JFHOD

CO.097 - Reste-t-il une place pour la chirurgie dans le syndrome de l'ulcère solitaire du rectum ?

C. Gouriou, L. Siproudhis, M. Chambaz, A. Merdrignac, E. Le Balc'h, A. Merlini-L'Heritier, V. Desfourneaux-Denis, G. Bouguen, C. Brochard

Introduction

La prise en charge thérapeutique du syndrome de l'ulcère solitaire du rectum (SUSR) est multimodale, mais aucune recommandation n’existe à ce jour. La qualité de vie des patients reste médiocre et le suivi à long terme n'a jamais été évalué. Les objectifs de ce travail étaient de décrire la prise en charge thérapeutique des patients avec un SUSR, les résultats à long terme et d’identifier les facteurs associés à l'amélioration ou à l'aggravation des symptômes.

Patients et Methodes

Les données d'une base prospective, incluant le terrain, les plaintes, l’aspect lésionnel, les résultats des examens de physiologie anorectale (manométrie, défécographie) et la prise en charge thérapeutique ainsi que les réponses aux questionnaires auto-administrés des patients présentant un SUSR histologiquement prouvé sans prolapsus rectal extériorisé et suivis dans un centre de référence ont été examinées.

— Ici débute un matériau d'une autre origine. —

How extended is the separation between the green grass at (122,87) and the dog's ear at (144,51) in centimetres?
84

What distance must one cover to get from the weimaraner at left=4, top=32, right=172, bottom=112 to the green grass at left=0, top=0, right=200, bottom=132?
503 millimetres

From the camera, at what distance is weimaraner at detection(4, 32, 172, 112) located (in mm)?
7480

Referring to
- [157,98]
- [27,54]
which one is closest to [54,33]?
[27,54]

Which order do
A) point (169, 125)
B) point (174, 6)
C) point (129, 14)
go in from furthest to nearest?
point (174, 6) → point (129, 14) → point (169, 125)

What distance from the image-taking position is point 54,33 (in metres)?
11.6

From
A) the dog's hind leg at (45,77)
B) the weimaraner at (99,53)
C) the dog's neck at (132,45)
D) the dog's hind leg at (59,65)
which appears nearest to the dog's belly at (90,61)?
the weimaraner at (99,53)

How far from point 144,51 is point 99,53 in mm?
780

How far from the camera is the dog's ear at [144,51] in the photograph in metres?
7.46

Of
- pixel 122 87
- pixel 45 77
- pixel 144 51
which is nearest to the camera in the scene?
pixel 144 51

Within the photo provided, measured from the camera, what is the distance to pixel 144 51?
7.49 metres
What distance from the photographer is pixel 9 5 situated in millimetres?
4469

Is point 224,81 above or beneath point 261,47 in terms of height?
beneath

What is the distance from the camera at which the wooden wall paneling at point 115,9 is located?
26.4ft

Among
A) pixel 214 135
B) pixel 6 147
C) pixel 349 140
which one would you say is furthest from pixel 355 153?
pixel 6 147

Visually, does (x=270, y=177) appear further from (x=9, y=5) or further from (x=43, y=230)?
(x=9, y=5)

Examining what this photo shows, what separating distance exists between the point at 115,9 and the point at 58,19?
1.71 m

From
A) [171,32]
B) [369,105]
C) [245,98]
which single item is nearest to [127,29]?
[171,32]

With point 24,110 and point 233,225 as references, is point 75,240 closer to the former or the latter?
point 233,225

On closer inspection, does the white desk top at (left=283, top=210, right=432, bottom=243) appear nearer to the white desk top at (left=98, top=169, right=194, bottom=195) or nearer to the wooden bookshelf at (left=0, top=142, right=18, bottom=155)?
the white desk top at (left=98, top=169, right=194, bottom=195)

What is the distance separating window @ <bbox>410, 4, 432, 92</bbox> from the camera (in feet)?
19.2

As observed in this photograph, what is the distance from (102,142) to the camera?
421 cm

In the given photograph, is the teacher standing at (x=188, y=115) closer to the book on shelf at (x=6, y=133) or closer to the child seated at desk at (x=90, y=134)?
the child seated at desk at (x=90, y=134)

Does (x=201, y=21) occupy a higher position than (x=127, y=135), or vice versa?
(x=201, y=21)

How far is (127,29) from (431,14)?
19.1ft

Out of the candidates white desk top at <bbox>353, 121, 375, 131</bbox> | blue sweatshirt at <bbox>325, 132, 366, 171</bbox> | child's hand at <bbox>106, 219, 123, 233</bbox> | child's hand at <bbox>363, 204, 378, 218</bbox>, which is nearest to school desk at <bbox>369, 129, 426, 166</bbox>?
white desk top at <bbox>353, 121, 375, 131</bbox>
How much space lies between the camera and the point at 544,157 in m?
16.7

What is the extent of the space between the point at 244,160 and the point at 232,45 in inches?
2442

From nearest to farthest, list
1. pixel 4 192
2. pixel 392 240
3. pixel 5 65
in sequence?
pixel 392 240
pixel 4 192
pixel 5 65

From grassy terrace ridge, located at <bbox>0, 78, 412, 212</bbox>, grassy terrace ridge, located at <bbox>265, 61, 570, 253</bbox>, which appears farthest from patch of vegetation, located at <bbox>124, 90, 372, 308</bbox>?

La stratégie thérapeutique a été catégorisée comme suit : traitement médicaux (laxatifs oraux, mucilages et/ou régime riche en fibres, laxatifs locaux), réhabilitation par biofeedback, chirurgie (rectopexies pour correction des troubles de la statique pelvienne, résection de l’ulcère et/ou excision du rectum, stomie), TENS/neuromodulation sacrée, argon, injection de toxine botulique et soutien psychologique. La réponse au traitement était évaluée par des questions à choix unique et des échelles numériques (de -5 à +5) pour les symptômes et la qualité de vie. Des questions ouvertes ont été utilisées pour recueillir les événements liés à l'aggravation et à l'amélioration, les patients pouvaient écrire plusieurs facteurs.L'étude a été approuvée par le Comité pour la protection des personnes (N° ID-RCB : 2018-A01977-48).

Résultats

Cinquante-neuf patients ont été inclus. Après un suivi médian de 9,2 ans [3,4-15,4], 23/59 (39 %) patients rapportaient une amélioration des symptômes, alors que 47 % et 14 % décrivaient une stabilité ou une aggravation, respectivement. Tous les patients ont reçu un traitement visant à réguler le transit, 41 patients (69 %) ont suivi une rééducation par biofeedback et 37 (63 %) patients ont été opérés, parfois plusieurs fois (rectopexie abdominale n = 30, chirurgie transanale n = 10, résection ulcère n = 6, stomie n = 2). Les patients ayant eu une rectopexie étaient comparables aux patients non opérés, mais présentaient initialement plus fréquemment une procidence rectale de haut grade (20/28 (71 %) contre 7/21 (33 %) ; p = 0,008) ou une entérocèle (10/28 (35 %) contre 2/20 (10 %) ; p = 0,04). Les patients souffrant de maladies neurologiques ou du syndrome de l’intestin irritable ont signalé plus fréquemment une aggravation des symptômes (3/7 (43 %) contre 5/52 (10 %) ; p = 0,02 et 8/35 (23 %) contre 0/24 (0 %) ; p = 0,01, respectivement). L'état des patients atteints de maladies psychiatriques s'est amélioré moins fréquemment (4/21 (16 %) contre 19/34 (56 %) ; p = 0,002). Les patients qui ont utilisé des laxatifs topiques ont eu tendance à voir leur état s'améliorer plus fréquemment (18/38 (47 %) contre 5/21 (24 %) ; p = 0,07) ainsi que les patients qui ont utilisé une combinaison de mucilages et de biofeedback (12/23 (52 %) contre 11/36 (31 %) ; p = 0,10). Aucun traitement chirurgical n'a été associé à une amélioration symptomatique à long terme.

Discussion

Conclusion

Le taux de patients présentant une amélioration à long terme reste faible, en particulier dans les cas de maladies neurologiques, de syndrome de l’intestin irritable et de maladies psychiatriques. Le traitement de la constipation semble être la thérapie la plus prometteuse. La chirurgie n'apporte pas de soulagement symptomatique à long terme.